For current payment behavior, there are risks.
For example, obtaining current predicted value according to distribution function is 500 yuan, then high if behavioural characteristic is payment amount
In 500 yuan of payment amounts be considered risky.If payment amount is 600 yuan, then it is assumed that the behavior, there may be wind
Danger, needs to trigger risk alarm.For example, sending SMS confirmation to user.
In another example, if behavioural characteristic is the payment frequency, obtaining current predicted value according to distribution function is one
5 times in it, then the payment in one day less equal than 5 times is considered safe.If current operation behavior message is
6th payment in one day, then it is assumed that the behavior, there may be risks.
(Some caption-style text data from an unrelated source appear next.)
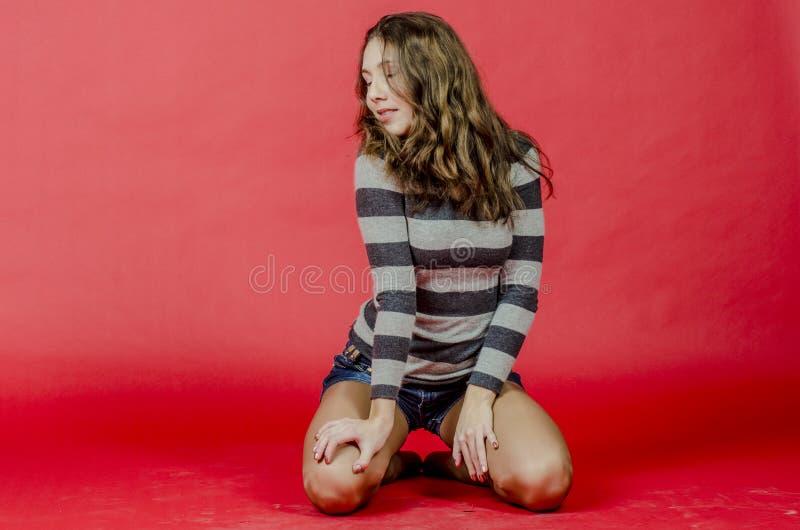 Menina alegre nova no short da sarja de Nimes e uma camiseta listrada que andam no estilo jovem fotos de stock royalty free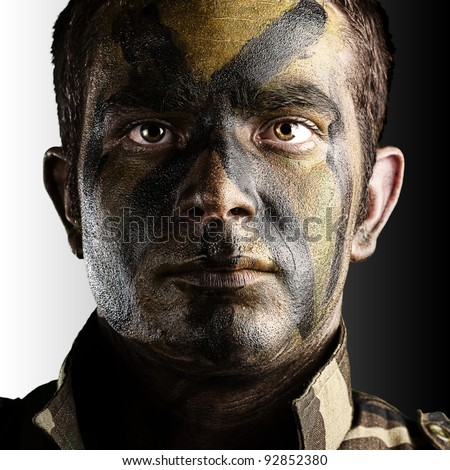 portrait of young soldier face with jungle camouflage paint against a white and black background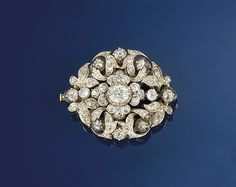 A Victorian diamond brooch  Designed as a brilliant-cut diamond oval openwork foliate cluster with central solitaire diamond and diamond two stone shoulders, circa 1890, in gold and silver mount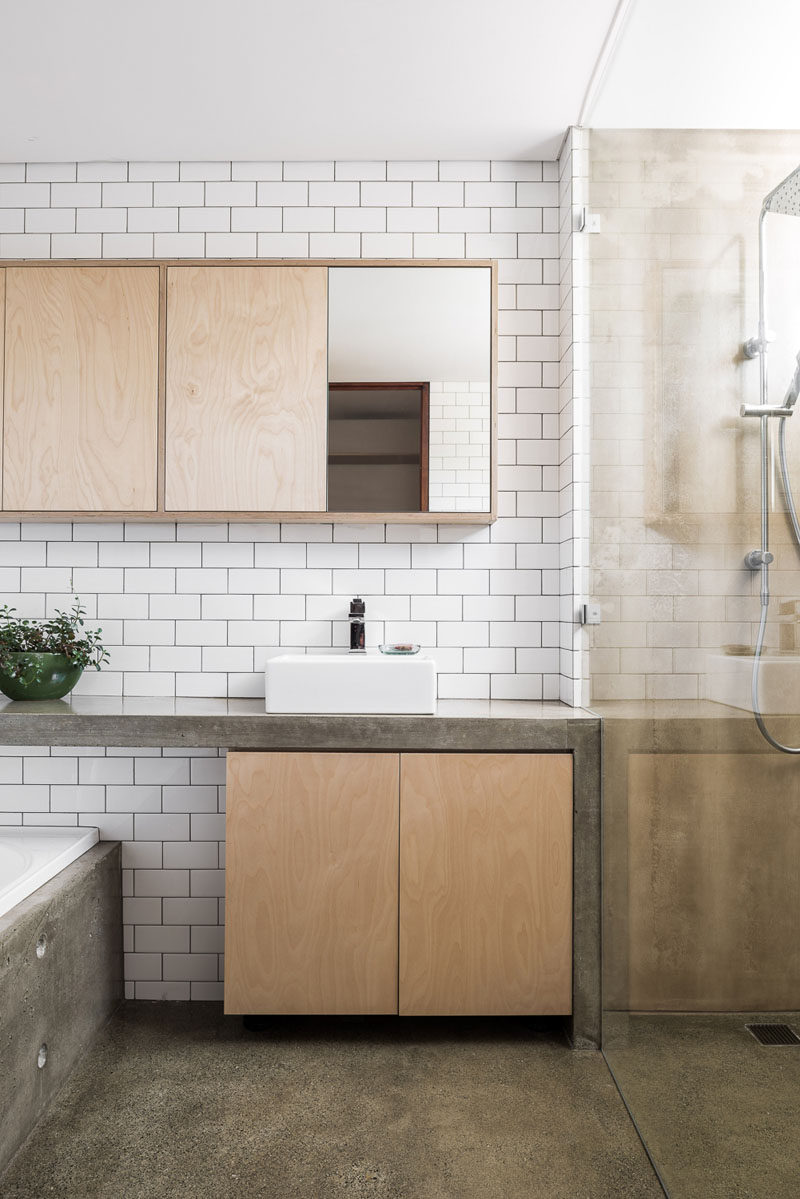 This modern bathroom features concrete counters and a concrete bathtub surround. White subway tiles and light wood cabinetry help to keep the bathroom bright. #BathroomDesign #ModernBathroom #Concrete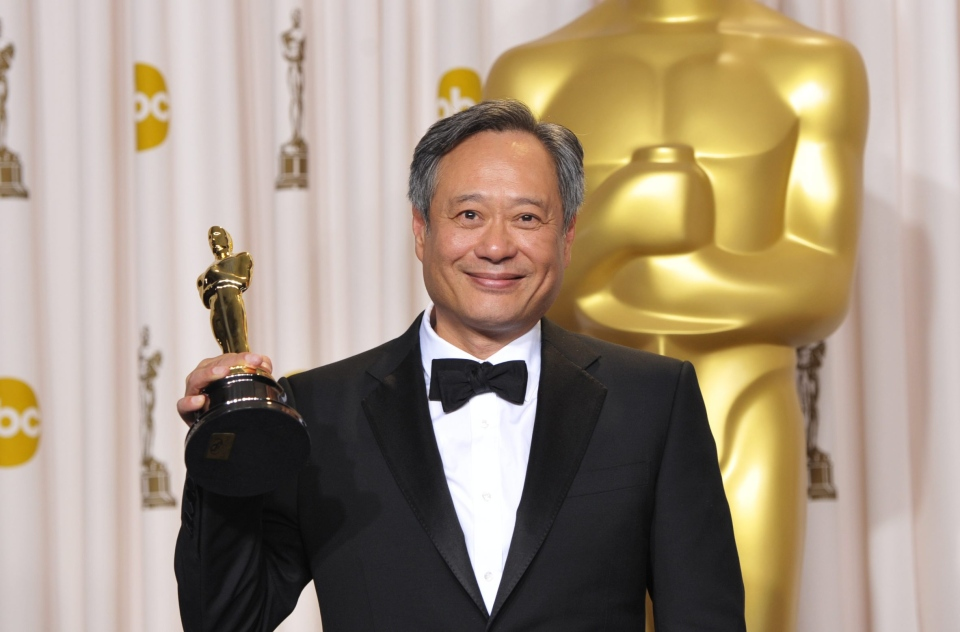 "Ang Lee poses with his award for best directing for ""Life of Pi"" during the Oscars at the Dolby Theatre on Sunday Feb. 24, 2013, in Los Angeles. (AP/Invision/ John Shearer)"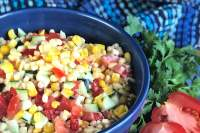 Corn salad with vegetables in a blue bowl.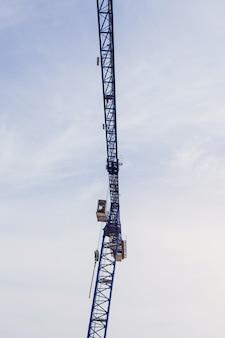 Une partie d'une grue à tour de construction contre le ciel bleu
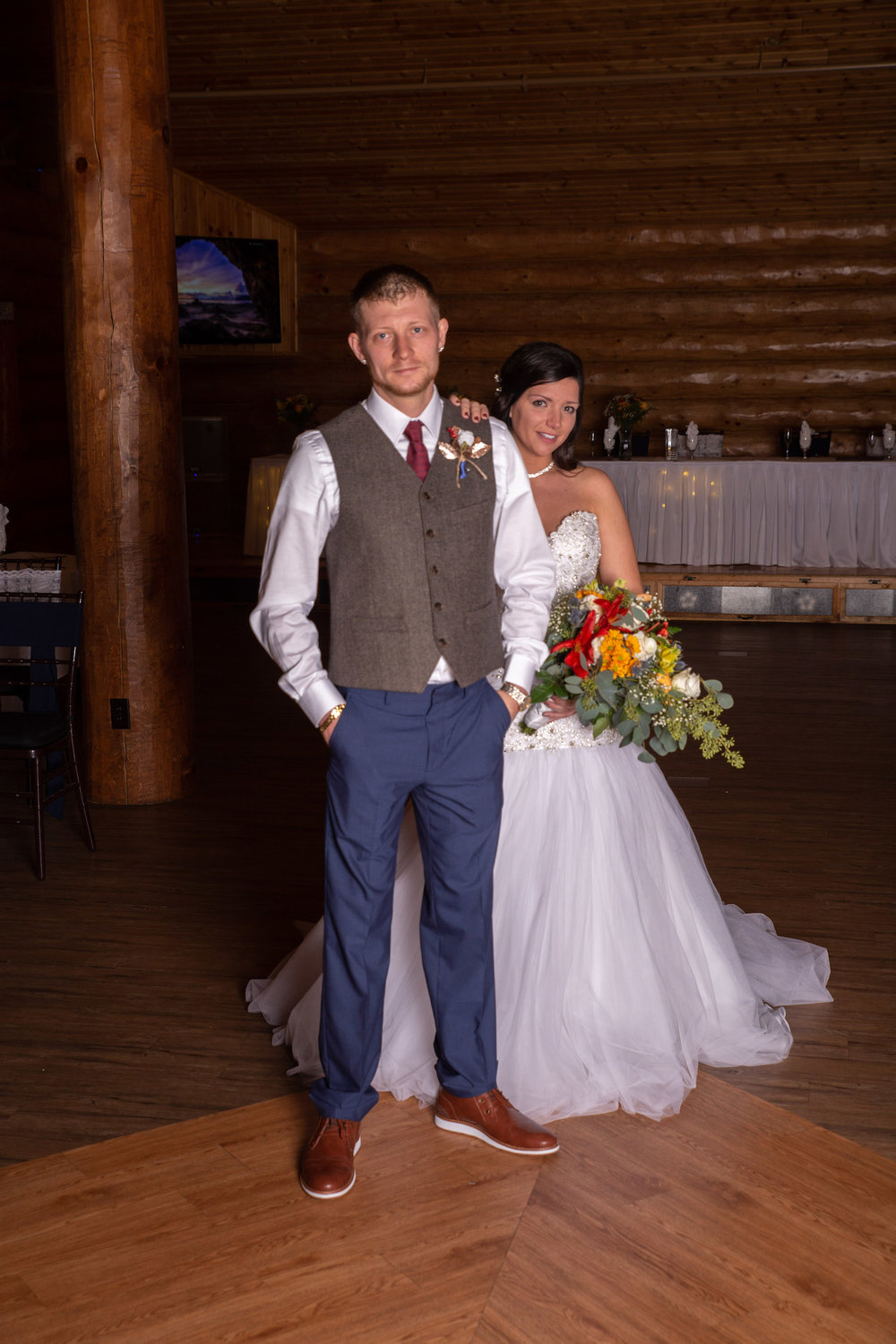 Glenhaven winter Minnesota wedding rustic barn, orange and yellow bouquet, groom in vest and navy pants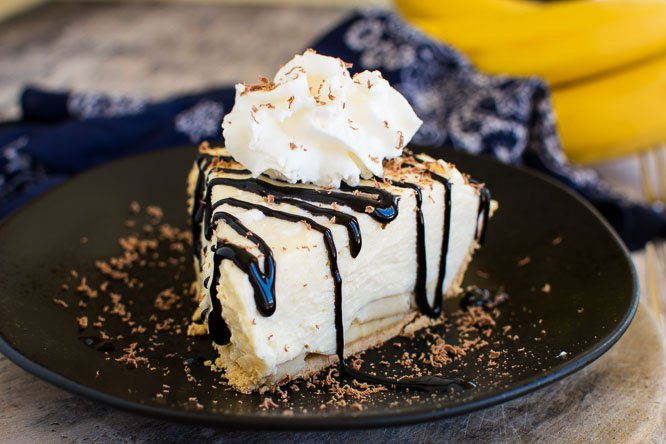 a slice of creamy pie on a black plate with whipped cream and chocolate drizzle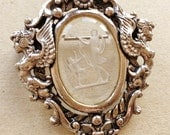 vintage silver tone metal brooch with goddess motif and reversed etched lucite cabochon of mythological design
Additionally, risk identification can also determine whether there is risk using predefined deviation combination predicted value.
On the one hand, if current characteristic value is greater than the sum of current predicted value and predefined deviation, it is determined that terminal operation
There are risks;If current characteristic value is less than or equal to the sum of current predicted value and predefined deviation, it is determined that the terminal behaviour
Make that risk is not present.
On the other hand, if the difference of current characteristic value and the predicted value is greater than predefined deviation, it is determined that terminal
There are risks for operation;If the difference of current characteristic value and current predicted value is less than or equal to predefined deviation, it is determined that terminal
Risk is not present in operation.
The determination of predefined deviation can include determining that each of multiple historical behavior characteristic values on distribution function
Respective value (the correspondence predicted value of historical behavior characteristic value, and about identical described in step 208) deviation (for example, | f
(j)-h (j) |), and predefined deviation is determined according to multiple deviation.For example, multiple deviation can be averaged to determine
Predefined deviation.
It is illustrated so that deviation is standard deviation sigma as an example below.
On the one hand, if current characteristic value h (i) is less than or equal to f (i)+σ, then it is assumed that devoid of risk, wherein f (i) is indicated
Current signature predicted value.Multiple history feature value can be used to obtain in the standard deviation sigma.For example, the standard deviation sigma can be this
The average value of each of multiple history feature values and the standard deviation sigma of the respective value (that is, corresponding predicted value) on distribution function.
Skilled artisans will appreciate that, it is possible to use other types of deviation replaces standard deviation sigma to be used to determine whether
There are risks.
For example, obtaining current predicted value according to distribution function is 500 yuan, and standard deviation sigma if feature is payment amount
It is 60.So payment amount is considered safe at 560 yuan or less.If payment amount is 550 yuan, then it is assumed that the behavior is
Safety;If payment amount is 565 yuan, then it is assumed that the behavior there may be risk, needs to trigger risk alarm, such as to
Family sends SMS confirmation.
On the other hand, if feature be payment the frequency, according to distribution function obtain current predicted value be one day in 5 times,
Standard deviation sigma is 1 time.Payment so in one day less than 6 times is considered safe.If current operation behavior message is one
6th payment in it, then it is assumed that the behavior is safe;If current operation behavior message is the 7th payment in one day, recognize
It is the behavior there may be risk, needs to trigger risk alarm, such as send SMS confirmation to user.
On the other hand, which can be the range near predicted value.In other words, if current behavior characteristic value
And the difference of predicted value be less than or equal to threshold value, then can determine user payment behavior be it is safe, be not present risk;Otherwise, may be used
Determining the payment behavior of user, there are risks.
As shown in figure 4, the values [f (i)-a, f (i)+b] above and below the curve of distribution function f (x) are interior
(shown in dotted line) can be considered as safe.
For example, it is assumed that feature predicted value is A;Characteristic value C is in range [A-a, A+b], it may be determined that operation is safe;It is special
Value indicative B and D is except range [A-a, A+b], it may be determined that there are risks for operation.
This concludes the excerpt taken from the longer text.